No, in the hallowed halls of geekdom, I'm in the sub-basement with the rest of the comic book geeks. Computer geek, lit geek, hipster... if this type of geekery doesn't get you money, at least it gets you some kind of status. There's neither money nor power to be found in being a comic geek. You're just another loser! And what kills me is that I'm not even that good a comic book geek. My interest in DC characters has all but vanished. Besides Fables, I don't even pick up Vertigo books anymore (though I really should keep up with Y: The Last Man. I'm a total Marvel Zombie now, and I'm not one of those guys with a encyclopedic knowledge of continuity. I don't know every knook and cranny of Avengers history. I don't even know the broadstrokes. I feel nothing for the X-Men. Nothing! And you'd think I could at least consider myself the master of the Spider-Man universe, but I don't think I care for the "character" of Carnage nearly enough for the average Spider-Fan's taste, and I cut my comic teeth on the clone saga.

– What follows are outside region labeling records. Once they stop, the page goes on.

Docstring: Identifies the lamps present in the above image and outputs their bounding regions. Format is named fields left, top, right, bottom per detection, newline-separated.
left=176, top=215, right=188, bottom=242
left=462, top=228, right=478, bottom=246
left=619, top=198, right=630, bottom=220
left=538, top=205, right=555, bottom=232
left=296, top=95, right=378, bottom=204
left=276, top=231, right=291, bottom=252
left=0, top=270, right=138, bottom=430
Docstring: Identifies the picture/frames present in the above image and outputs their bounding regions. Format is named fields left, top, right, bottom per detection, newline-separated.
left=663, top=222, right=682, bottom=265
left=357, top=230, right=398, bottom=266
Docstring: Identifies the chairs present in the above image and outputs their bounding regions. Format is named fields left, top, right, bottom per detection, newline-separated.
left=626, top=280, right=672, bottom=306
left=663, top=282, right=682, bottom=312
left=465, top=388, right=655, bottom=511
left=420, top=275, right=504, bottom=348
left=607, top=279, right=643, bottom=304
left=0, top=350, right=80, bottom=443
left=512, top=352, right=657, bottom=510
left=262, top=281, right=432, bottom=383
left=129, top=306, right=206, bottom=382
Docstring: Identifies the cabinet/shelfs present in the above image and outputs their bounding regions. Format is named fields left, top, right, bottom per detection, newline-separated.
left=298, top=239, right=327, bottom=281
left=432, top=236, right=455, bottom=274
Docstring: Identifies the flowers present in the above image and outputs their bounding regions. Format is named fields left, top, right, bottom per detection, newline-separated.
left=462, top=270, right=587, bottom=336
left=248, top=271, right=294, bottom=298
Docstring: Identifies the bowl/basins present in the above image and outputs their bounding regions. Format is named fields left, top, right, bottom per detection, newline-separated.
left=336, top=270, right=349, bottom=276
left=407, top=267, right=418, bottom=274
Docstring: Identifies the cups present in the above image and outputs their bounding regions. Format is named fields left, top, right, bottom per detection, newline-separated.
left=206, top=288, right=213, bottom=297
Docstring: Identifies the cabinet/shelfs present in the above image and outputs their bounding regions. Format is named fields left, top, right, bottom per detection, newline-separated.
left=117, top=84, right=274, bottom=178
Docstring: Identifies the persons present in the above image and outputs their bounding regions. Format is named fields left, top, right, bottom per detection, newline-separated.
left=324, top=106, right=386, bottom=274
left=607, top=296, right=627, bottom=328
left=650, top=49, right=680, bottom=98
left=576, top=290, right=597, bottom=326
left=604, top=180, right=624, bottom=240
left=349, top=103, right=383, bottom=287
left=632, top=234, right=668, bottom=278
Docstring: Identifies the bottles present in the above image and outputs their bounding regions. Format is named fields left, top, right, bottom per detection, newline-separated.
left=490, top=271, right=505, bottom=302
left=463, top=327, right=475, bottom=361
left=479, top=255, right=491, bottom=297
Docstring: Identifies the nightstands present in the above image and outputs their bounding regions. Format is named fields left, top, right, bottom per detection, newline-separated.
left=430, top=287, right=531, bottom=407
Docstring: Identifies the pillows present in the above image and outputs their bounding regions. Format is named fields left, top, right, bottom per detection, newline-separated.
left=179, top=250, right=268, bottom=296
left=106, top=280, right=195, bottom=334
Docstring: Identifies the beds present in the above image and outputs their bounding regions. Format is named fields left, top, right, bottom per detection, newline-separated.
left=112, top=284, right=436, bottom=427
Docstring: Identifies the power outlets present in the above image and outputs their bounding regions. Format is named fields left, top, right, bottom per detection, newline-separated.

So basically, I got the short end of the stick again. I'm a geek, but I don't get any of the good stuff that comes with that. I still don't even pass muster (yellow!) within the legion of geeks. I'm the loser's loser.

"Oh! Sweet Nuthin'"
You ever get the feeling that you've got nothing left that belongs to you and you alone?

"The Big Cosmic Question"
The Missouri Scholars Academy has come to town, I saw the dean of students from good old O'Hara High at the bookstore today, I can't find Tin-Tin to save my life, we've got three different kinds of chips, I completely missed the Superman festival, and everyone wants to know when I'm rushing off to the great big nothing waiting for me out in the Garden State. All of which has me asking that one big question:

Shouldn't I be bumming around Europe right now, really getting to know myself?